Bonnen, who for months was dogged by allegations that he planned to politically target sitting Republicans, offered a hardline conservative activist media access to his organization and said insulting things about Democrats in the lower chamber, said in a statement that he respected “the manner in which [House members] have handled this entire situation.”
“After much prayer, consultation, and thoughtful consideration with my family, it is clear that I can no longer seek re-election as State Representative of District 25, and subsequently, as Speaker of the House,” Bonnen, who is from Angleton, said in a statement.
Bonnen’s political future was called into question in late July, when Michael Quinn Sullivan, who heads Empower Texans, revealed the two, along with one of the speaker’s top allies, had met at the Texas Capitol the month before.

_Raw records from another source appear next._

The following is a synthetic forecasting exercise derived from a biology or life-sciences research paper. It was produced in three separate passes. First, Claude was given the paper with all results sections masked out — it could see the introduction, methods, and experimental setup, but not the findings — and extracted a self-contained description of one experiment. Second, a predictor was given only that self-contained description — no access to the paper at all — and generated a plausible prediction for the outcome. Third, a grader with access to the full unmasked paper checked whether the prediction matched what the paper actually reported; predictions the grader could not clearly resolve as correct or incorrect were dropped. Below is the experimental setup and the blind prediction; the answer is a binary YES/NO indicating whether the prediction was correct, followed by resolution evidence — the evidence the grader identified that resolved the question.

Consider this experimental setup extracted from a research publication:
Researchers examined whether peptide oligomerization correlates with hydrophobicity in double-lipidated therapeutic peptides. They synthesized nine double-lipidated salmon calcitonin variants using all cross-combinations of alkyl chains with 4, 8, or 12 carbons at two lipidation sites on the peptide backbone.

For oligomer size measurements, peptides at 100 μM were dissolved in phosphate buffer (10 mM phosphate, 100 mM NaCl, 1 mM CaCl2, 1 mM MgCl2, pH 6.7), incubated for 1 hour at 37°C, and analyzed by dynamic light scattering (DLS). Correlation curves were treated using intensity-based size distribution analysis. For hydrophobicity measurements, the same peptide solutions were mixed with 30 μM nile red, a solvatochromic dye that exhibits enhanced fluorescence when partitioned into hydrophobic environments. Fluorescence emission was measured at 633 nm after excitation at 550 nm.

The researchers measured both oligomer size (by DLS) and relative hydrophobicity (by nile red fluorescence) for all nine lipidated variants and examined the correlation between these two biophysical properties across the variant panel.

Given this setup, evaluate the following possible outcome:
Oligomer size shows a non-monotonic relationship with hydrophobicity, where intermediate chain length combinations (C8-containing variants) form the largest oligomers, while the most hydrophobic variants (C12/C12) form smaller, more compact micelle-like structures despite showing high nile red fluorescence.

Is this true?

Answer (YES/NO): NO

At that meeting, Sullivan alleged, Bonnen and state Rep. Dustin Burrows, R-Lubbock, suggested Empower Texans go after a list of 10 House Republicans and told Sullivan his group could have media access to the lower chamber in 2021. Bonnen also disparaged multiple Democrats, calling one “vile” and another “a piece of shit.”
Last week, Sullivan’s allegations were largely confirmed when he released his secret recording of that June 12 meeting. Bonnen, in his response, said he did nothing criminally wrong — a nod to the current criminal investigation into the matter by the Texas Rangers — and insisted the 150-member “House can finally move on.”
But since then, a growing number of Republicans — and Democrats, too — have called on the speaker to resign, arguing that the damage done by Bonnen at that June meeting is beyond repair. After the House GOP Caucus met Friday and released a statement condemning both Bonnen and Burrows for their remarks, the speaker’s biggest blow politically came Monday night, when five of the chamber’s most influential Republicans announced they could no longer support Bonnen for the post.
By Tuesday morning, over 30 House Republicans had either called for the speaker’s resignation or had pulled support for the speaker.
This developing story will be updated.